Would you retype all of these records exactly?

• • • • • • •

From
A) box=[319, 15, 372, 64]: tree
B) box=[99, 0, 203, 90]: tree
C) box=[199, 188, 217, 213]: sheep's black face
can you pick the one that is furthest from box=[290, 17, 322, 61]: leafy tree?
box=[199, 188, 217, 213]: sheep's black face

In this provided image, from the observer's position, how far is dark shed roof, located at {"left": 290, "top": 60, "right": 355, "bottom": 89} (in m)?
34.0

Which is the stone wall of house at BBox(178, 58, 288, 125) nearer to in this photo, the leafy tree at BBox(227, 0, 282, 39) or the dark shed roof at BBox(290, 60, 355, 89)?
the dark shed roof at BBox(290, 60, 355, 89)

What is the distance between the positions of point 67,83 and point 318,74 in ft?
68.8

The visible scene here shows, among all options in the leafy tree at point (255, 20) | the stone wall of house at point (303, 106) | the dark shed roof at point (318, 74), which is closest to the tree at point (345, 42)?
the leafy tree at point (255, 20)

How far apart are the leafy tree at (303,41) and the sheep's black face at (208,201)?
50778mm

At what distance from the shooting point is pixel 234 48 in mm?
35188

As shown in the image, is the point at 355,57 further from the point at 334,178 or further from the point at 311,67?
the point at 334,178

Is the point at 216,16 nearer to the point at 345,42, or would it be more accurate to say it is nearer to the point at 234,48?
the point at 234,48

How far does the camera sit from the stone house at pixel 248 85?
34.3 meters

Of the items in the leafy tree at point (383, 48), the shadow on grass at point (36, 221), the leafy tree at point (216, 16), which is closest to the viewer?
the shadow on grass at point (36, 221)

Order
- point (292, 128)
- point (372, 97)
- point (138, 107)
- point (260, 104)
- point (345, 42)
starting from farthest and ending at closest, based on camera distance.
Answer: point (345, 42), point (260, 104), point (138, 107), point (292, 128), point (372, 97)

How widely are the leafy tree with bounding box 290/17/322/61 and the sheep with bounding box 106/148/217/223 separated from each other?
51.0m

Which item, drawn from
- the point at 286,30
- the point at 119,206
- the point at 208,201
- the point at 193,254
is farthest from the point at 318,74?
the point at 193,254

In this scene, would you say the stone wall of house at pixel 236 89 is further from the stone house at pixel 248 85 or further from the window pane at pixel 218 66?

• • • • • • •

**RESPONSE TO THIS TASK**
From
A) box=[319, 15, 372, 64]: tree
B) box=[99, 0, 203, 90]: tree
C) box=[199, 188, 217, 213]: sheep's black face
can you pick the one that is furthest from box=[290, 17, 322, 61]: leafy tree?
box=[199, 188, 217, 213]: sheep's black face

In this provided image, from the observer's position, how far is dark shed roof, located at {"left": 290, "top": 60, "right": 355, "bottom": 89} (in m)?
34.0

Which is the stone wall of house at BBox(178, 58, 288, 125) nearer to in this photo, the leafy tree at BBox(227, 0, 282, 39) or the dark shed roof at BBox(290, 60, 355, 89)?
the dark shed roof at BBox(290, 60, 355, 89)

What is the distance between the positions of point 67,83 and point 318,74 in ft?
68.8

The visible scene here shows, among all options in the leafy tree at point (255, 20) | the stone wall of house at point (303, 106) | the dark shed roof at point (318, 74), which is closest to the tree at point (345, 42)?
the leafy tree at point (255, 20)

How far apart are the leafy tree at (303,41) and the sheep's black face at (208,201)?
50778mm

At what distance from the shooting point is pixel 234 48 in mm?
35188

As shown in the image, is the point at 355,57 further from the point at 334,178 or further from the point at 311,67?
the point at 334,178

Is the point at 216,16 nearer to the point at 345,42, or would it be more accurate to say it is nearer to the point at 234,48?
the point at 234,48

How far does the camera sit from the stone house at pixel 248 85?
34.3 meters

Of the items in the leafy tree at point (383, 48), the shadow on grass at point (36, 221), the leafy tree at point (216, 16), which is closest to the viewer?
the shadow on grass at point (36, 221)

Order
- point (292, 128)
- point (372, 97)
- point (138, 107)
- point (260, 104)
- point (345, 42)
starting from farthest and ending at closest, based on camera distance.
Answer: point (345, 42), point (260, 104), point (138, 107), point (292, 128), point (372, 97)

How widely are the leafy tree with bounding box 290/17/322/61 and the sheep with bounding box 106/148/217/223 separated from each other?
51.0m

Which item, drawn from
- the point at 286,30
- the point at 119,206
- the point at 208,201
- the point at 193,254
is farthest from the point at 318,74?
the point at 193,254

In this scene, would you say the stone wall of house at pixel 236 89 is further from the stone house at pixel 248 85 or further from the window pane at pixel 218 66?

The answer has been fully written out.